Viacom Inc. is experiencing a “creative renaissance,” president and CEO Philippe Dauman argued here Thursday at the company’s annual shareholder meeting.
He and chairman Sumner Redstone promised that being a hit factory and having streamlined operations in the recession will further boost Viacom’s shares and fortunes as the economy recovers.
“Creating hits is the name of the game,” Dauman said.
He touted that Viacom shares are up 19 percent since the start of the year, compared to a 3 percent gain in the S&P 500 stock index and a peer group increase of 15 percent.
The comments came as some shareholders continue to complain about how weakly the stock has performed longer-term.
In the only question of the meeting, a female shareholder said the highlight reels Dauman showed were nice, but she asked what she is getting out of it since Viacom’s stock is still low in historical comparison and the company pays no dividend.
She then pointed out that Viacom is the only industry company though to still serve breakfast at the annual meeting.
Dauman quipped that this is something to be happy about. But he also asked shareholders for more time, saying his team is looking to create long-term value.
Overall, Dauman argued that despite recurring TV ratings challenges over the past couple of years and a need to rebuild the Paramount film unit, the firm has already created new franchises and kept existing ones strong.
For example, he pointed to enduring programming such as Sponge Bob Square Pants, which celebrates its 10th anniversary, and South Park, plus the recently reinvented and rejuvenated Star Trek franchise and the MTV Movie Awards, whose ratings were up 92 percent from last year.

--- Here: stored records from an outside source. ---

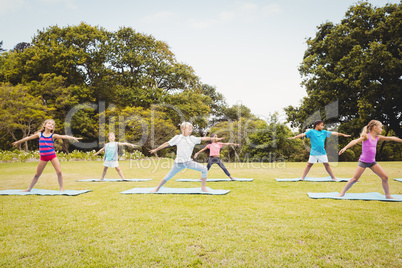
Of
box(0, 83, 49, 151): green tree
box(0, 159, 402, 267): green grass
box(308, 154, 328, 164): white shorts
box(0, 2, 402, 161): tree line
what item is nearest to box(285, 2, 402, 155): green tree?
box(0, 2, 402, 161): tree line

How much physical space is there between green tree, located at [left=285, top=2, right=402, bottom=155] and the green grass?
58.2 ft

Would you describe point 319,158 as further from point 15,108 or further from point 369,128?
point 15,108

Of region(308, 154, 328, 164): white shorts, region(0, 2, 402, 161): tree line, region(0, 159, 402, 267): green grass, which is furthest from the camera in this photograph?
region(0, 2, 402, 161): tree line

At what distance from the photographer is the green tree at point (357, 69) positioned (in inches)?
772

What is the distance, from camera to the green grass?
293 cm

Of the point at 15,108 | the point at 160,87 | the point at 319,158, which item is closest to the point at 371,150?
the point at 319,158

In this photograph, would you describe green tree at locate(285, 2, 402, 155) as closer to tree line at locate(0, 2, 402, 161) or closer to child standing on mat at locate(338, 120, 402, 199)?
tree line at locate(0, 2, 402, 161)

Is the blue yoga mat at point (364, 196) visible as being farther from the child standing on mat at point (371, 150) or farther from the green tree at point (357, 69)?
the green tree at point (357, 69)

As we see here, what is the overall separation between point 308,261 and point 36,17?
115 ft

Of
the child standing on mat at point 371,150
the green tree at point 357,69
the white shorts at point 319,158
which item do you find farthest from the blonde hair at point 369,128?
the green tree at point 357,69

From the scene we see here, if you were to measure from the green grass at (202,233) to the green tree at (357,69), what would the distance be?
17726mm

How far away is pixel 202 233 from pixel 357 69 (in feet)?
68.3

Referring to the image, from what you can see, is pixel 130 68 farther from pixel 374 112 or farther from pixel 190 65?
pixel 374 112

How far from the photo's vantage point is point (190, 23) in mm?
21969
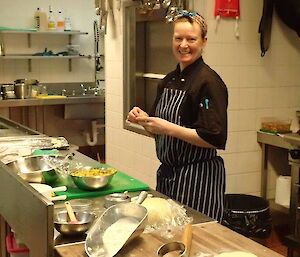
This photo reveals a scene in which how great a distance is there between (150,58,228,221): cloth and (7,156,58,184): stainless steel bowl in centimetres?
57

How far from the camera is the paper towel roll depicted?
356 cm

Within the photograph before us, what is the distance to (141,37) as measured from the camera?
429 cm

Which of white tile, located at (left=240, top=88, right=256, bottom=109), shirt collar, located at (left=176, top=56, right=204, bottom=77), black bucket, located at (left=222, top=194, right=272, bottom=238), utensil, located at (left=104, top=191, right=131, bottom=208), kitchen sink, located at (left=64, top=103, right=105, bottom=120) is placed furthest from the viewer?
kitchen sink, located at (left=64, top=103, right=105, bottom=120)

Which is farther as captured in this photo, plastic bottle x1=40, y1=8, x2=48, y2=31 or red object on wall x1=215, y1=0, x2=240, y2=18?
plastic bottle x1=40, y1=8, x2=48, y2=31

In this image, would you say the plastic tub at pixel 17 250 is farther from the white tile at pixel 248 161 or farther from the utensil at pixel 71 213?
the white tile at pixel 248 161

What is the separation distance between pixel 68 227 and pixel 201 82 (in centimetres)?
99

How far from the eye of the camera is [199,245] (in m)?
1.51

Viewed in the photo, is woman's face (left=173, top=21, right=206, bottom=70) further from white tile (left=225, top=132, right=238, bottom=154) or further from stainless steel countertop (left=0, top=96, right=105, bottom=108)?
stainless steel countertop (left=0, top=96, right=105, bottom=108)

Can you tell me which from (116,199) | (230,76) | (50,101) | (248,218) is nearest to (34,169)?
(116,199)

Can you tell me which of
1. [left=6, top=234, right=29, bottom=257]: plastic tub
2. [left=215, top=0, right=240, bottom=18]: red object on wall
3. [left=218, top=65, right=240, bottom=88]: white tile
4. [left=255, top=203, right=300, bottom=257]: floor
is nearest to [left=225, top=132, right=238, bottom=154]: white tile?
[left=218, top=65, right=240, bottom=88]: white tile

He also lauded BET for boosting ratings 10 percent year-to-date and 23 percent quarter-to-date with a new programming strategy.
Plus the CEO touted newer franchises, such as the Rock Band videogame.
Overall, Dauman said Viacom’s combined ratings rose 3 percent last year, the company was no. 2 in online video, and Paramount has created new hit franchises and is starting to turn around.
Viacom’s annual meeting, attended by about 100 people, also brought out board member Shari Redstone, the daughter of controlling shareholder and chairman Sumner Redstone, MTV boss Judy McGrath and BET chief Debra Lee. Paramount boss Brad Grey was unable to attend, Dauman said.
In his opening remarks, Sumner Redstone also tried to focus shareholders’ attention from the recent economic challenges—which he called “unquestionably the most severe” downturn in a long time—to the future, promising: “The best days in our history are still to come.”
Redstone also lauded Dauman, for whose removal some have called, as a great CEO. “As a shareholder, I appreciate the strategic and operating skills Philippe has brought to Viacom,” Redstone said.
Dauman reiterated recent comments that the advertising market has stabilized, but cautioned: “Overall ad and retail markets remain soft, and visibility is still limited.”